Go offline a few days and look what pops up  










Its exterior plywood so not sure if I will have to seal it anyone? I've sealed the edges with aquarium sealant

Also thinking about using tile should I grout the tiles so that I can make the fake wall on top?

Sent from my HTC One X+ using Tapatalk 2


----------



## King Macs 09 (Feb 9, 2009)

skilzo said:


> Go offline a few days and look what pops up
> 
> image
> 
> ...


Hey its getting there pal i am going to love to see this when its done ? Hope it turns out something like the one at the begining of this thread lol and you stole so good ideas from that one lol...


----------



## skilzo (Mar 16, 2013)

It is actually huge didn't expect that size but should look awesome once its done  

Sent from my HTC One X+ using Tapatalk 2


----------



## King Macs 09 (Feb 9, 2009)

skilzo said:


> It is actually huge didn't expect that size but should look awesome once its done
> 
> Sent from my HTC One X+ using Tapatalk 2


How long do you think it is going to take you to finish it ?


----------



## skilzo (Mar 16, 2013)

hopefully the next couple of weeks


----------



## King Macs 09 (Feb 9, 2009)

skilzo said:


> hopefully the next couple of weeks


Is that with all the backing done too ?


----------



## Needrl (Mar 21, 2013)

*My it's viv*

Ok se me and my son have made the decision of getting a beardy. We the converted a old unit in to a viv, internal size is 3.5,2,2,5 so nice for start as going to build a corner viv later.

Have found some bargins in doing this .
1 grout from £1 shop
Spray bottles for painting and varnishin.
£45 of two lights, thermastat and timer, uvb controler, ceramic build, bamboo roots, old viv which I used the doors and runners off, heat mat( not using), Bowles, rooks and plastic plants. Other bits and bobs.

Finished viv with heat light fitted, need it do vents and others lighthing but happy.









Start of background









Hide 









First decoration


----------



## King Macs 09 (Feb 9, 2009)

That wicked how you create the background keep up the great work...


----------



## skilzo (Mar 16, 2013)

Thats great thanks for the ideas I have a good few ideas that I will hopefully make it look awesome


----------



## skilzo (Mar 16, 2013)

I have to different tiles Im thinking about using 

Stone effect 









Slate effect









I think I prefer the stone effect mmm choices


----------



## Needrl (Mar 21, 2013)

Background is just polystyrene I had lying around. 
Cut with stanly knife and bob your uncle, just a lot of mess to clear up. 

Then cover with grout and then paint or mix paint with grout. 

Finally varnish I will be using yatch varnish is the popular choice.

I will be playing with some other techniques in next few weeks as use to make a lot of models from scratch, but need to tailer them for safety as some use nasty chemicals and not critter safe.

But will keep you informed.

My back ground is removable for easy clean, it all locks together.

New of back ground.


----------



## Needrl (Mar 21, 2013)

All of the tiles look good.
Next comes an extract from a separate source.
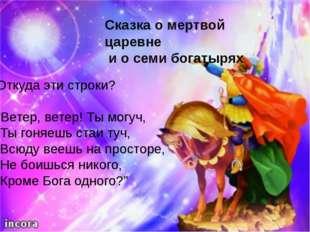 https://fs00.infourok.ru/images/doc/188/214819/310/img15.jpg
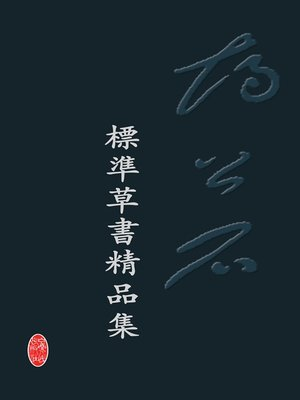 cover image of 胡公石标准草书精品集 (A Collection of Hu Gongshi Standard Cursive Scripts)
Just think get the to match or contrast with your background. I am going for a sandy similar to the tiles on the floor of my viv.
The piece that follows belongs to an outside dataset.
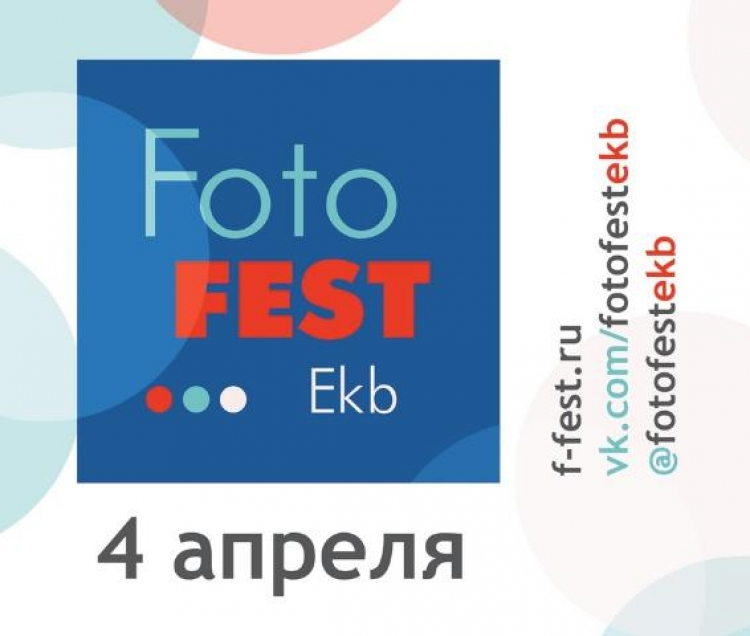 FotoFEST Ekb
Just have a good look round bargain shop, and the clearance stock in DIY shop, get some nice tiles. Keep and eye on gumtree also

Check out sites on modelling doing the same thing just have to make sure the materials are safe.

Hope this helps.


----------



## skilzo (Mar 16, 2013)

thanks Im just getting the tiles from work think I will go with the stone effect ones think they will look good


----------



## skilzo (Mar 16, 2013)

Im a bit confused with what to do now with the tiles if someone could help please
I was thinking about tiling the full bottom of the viv so I can do the fake wall on top is it ok to grout the tiles in? Maybe put them down with no more nails and grout the gaps so that they don't have to be moved for cleaning and nothing can go down the gaps?

I have used exterior ply will I have to seal the bottom first before the tiles just in case?
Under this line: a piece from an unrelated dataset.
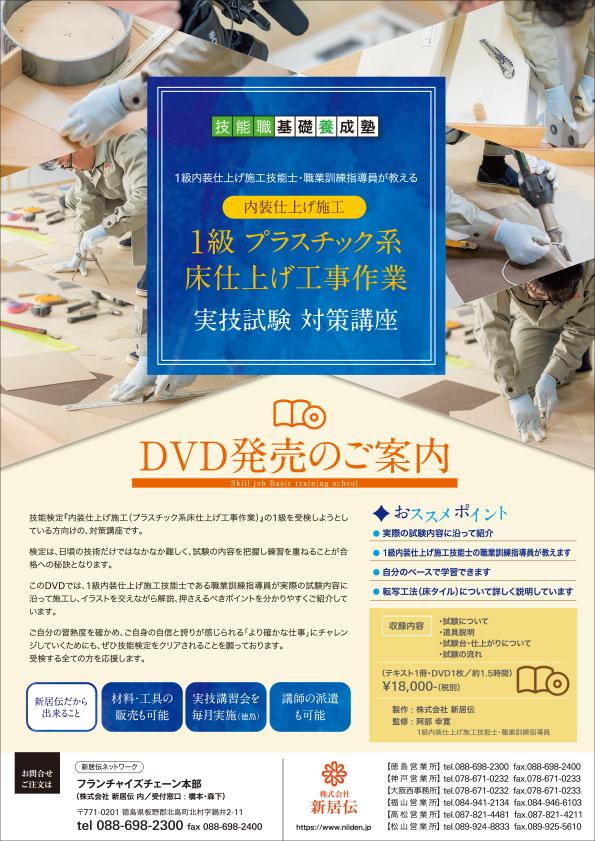 新居伝 1級プラスチック系実技対...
Any help would be great thanks


----------



## skilzo (Mar 16, 2013)

Little update I decided to seal the wood just incase didn't really have to but its better safe I say but wont see most of it anyways with the fake wall and tiles


----------



## skilzo (Mar 16, 2013)

And it has started hopefully get it done by the end of the week


----------



## tomcannon (Jan 2, 2008)

skilzo said:


> And it has started hopefully get it done by the end of the week
> 
> image


Should have gone for celotex. Foil peels off easier! : victory: 

If you're doing it correctly (I think!) it won't be done in a week!!! :lol2: I stupidly thought I could get mine done within a few weeks. Here we are about 6 weeks down the line, still not finished!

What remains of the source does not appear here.